Multi-language processing -> unicode -> ICU class library for IBM
Recently written a C program needs to handle mutual conversion problems between different language codes, mainly in several codes of GBK, BIG5, UTF-8 and UTF-16, and the program is small, but the conversion operation is relatively complex. At first, I only wanted to use C itself - including Wchar_t types in the C standard, the Locale function set in the C language running library, MBstowcs and WCSTombs functions, as well as WString, Wfstream, etc. in the standard C library - Solve the problem. However, actually playing the program, although these things can achieve the function of encoding conversion, it is always more cumbersome and lacks object-oriented fluency. The most annoying thing is that different C compilers are different from these things, VC is relatively good, and others always want to run for a long time to run, sometimes it will meet the strange coding error.
Now think about it, in the MFC, use the CString or TCHAR array to store strings, using Win32's multibytetowideChar and WideChartomultibyte function to process encoded conversion than the above method, and it is more difficult to transplant.
So, this will take particular nostalgia to deal with similar problems in Java language. Java itself's char type is Unicode, and also provides an object-oriented coding conversion mechanism in the API. So, in Java, the following is quite comfortable in the following conversion file encoding:
InputStreamReader in = new InputStreamReader (new FileInputStream (old_name), "BIG5"); OutputStreamWriter out = new OutputStreamWriter (new FileOutputStream (new_name), "GBK"); while ((i = in.read ())> = 0) out .write (i);
More complex coding conversion issues, it is also very simple to solve in Java. Where is the most essential problem in this? Is Java inappropriate the word ("kernel" word, is a bit like "kernel-based Chinese", "Nuclear grade") is designed as unicode? In other words, is it the benefits of the java's char type itself is the benefits of Unicode types? The language of the .NET platform, like C # and VB.NET is also designed in similar Java, which is also very convenient to handle encoding conversion in these languages. C / C is the internationalization function introduced later. CHAR and WCHAR_T are also separated from each other. Do you inevitably have a lot of trouble?

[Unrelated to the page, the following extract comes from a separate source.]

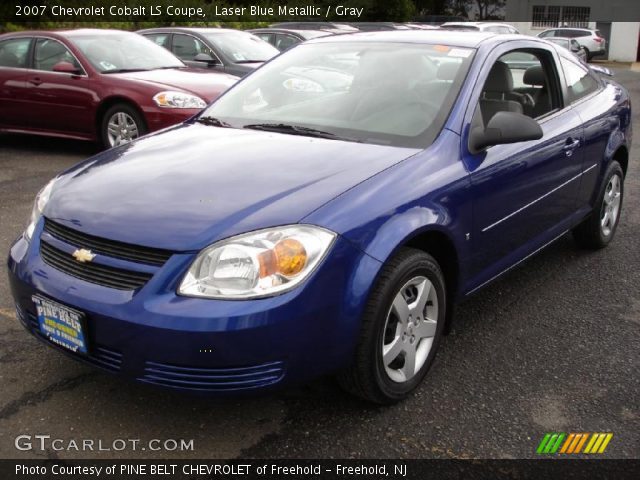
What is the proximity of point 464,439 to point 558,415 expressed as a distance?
1.56ft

A few days ago, write a Ruby script on Linux, used to manage and monitor the broadband connection in my own home (I am not familiar with Ruby, I check the Ruby Manual), and find that the Ruby built-in character type is also single word. In the case, if you have access to Unicode or encoded, you have to use other libraries, you also need to turn back and forth, and when you write the control interface with the Ruby TK, you have a headache to show Chinese on Linux. This is not to say, such as Ruby's scripting language, if the internal character type is changed to Unicode, it will support international functional support, will be accepted by more people? Or say the explanation scripting language (dynamic language?), Should you use a mechanism similar to Java? Back to C . I found that the C itself has limited internationalization, start looking for a class library. I first checked Boost, I found that there were not much related things in Boost, the only one of the class library Date-Time, which is useful, is very bad, and the Date-Time supported in Boost is very limited, but only Gregorian System after Gregory Highlights, is too much to be too much compared to the Gregoriancalendar class in Java and the System.Globalization.Calendar class in Java.

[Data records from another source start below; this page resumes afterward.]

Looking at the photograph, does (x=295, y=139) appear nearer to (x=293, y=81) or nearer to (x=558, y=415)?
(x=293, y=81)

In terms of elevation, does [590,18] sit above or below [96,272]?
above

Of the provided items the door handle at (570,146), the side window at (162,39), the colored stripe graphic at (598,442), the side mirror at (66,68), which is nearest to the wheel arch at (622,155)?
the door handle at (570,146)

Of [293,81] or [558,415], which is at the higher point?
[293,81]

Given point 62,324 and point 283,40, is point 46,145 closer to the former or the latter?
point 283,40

Subsequently, I think of the apache's Xerces-C , which handles XML class libraries, of course, should support encoding conversion and Unicode programming. But turned over the document, found that Xerces-C is just a class library dedicated to XML processing, although there are some international support, but there are more things that are missing.

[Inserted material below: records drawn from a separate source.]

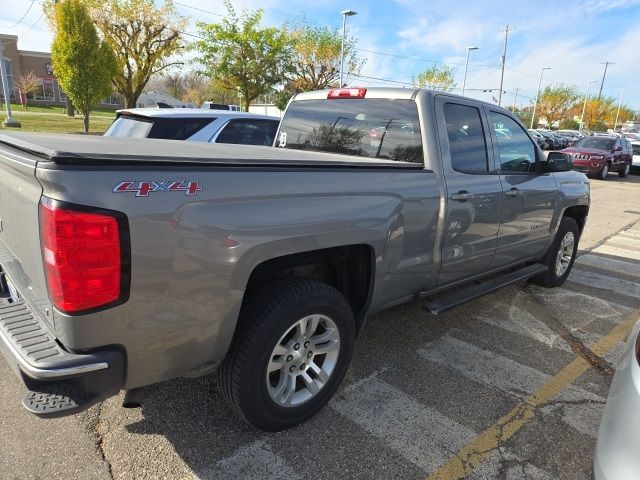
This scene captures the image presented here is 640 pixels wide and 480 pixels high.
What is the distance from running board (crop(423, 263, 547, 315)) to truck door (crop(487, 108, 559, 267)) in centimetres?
14

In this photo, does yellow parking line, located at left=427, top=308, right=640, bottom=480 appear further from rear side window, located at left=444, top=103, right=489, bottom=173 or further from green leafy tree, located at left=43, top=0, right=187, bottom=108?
green leafy tree, located at left=43, top=0, right=187, bottom=108

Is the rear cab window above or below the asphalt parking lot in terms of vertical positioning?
above

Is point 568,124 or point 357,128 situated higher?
point 568,124

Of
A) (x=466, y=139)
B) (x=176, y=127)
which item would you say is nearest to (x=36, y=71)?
(x=176, y=127)

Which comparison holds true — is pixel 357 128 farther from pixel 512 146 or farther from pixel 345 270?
pixel 512 146

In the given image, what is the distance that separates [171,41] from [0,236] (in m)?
28.8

Then, I found Mark Davis's article on the IBM website forMs of unicode (http://www-900.ibm.com/developerworks/cn/Unicode/utfencodingforms/index_eng.shtml), this thing is so good, Not only is UNICODE basic knowledge, but also let me find a class library called ICU. This ICU is now the abbreviation of International Components for Unicode, the URL is
http://oss.software.ibm.com/icu/
Then I was very pleased, and the internationalization function in Java was the earliest of the ICU (why didn't I find it before?). So, the current ICU class library (including C and Java versions) is very similar to the Java API on the interface. ICU is very comprehensive for various coding conversions, and provides the functionality such as Regular Expression. The GregorianCalendar class in the ICU can provide substantially the same functionality as the GregorianCalendar class in Java (I am at http://www.cbsblog.net/ WangyongGang / Archive / 2004/05/17 / 732.Spx said these things).
Oops, IBM is really good, ICU is good! The functions I need are now, and now you can stop hard search, studying the ICU, writing my procedure.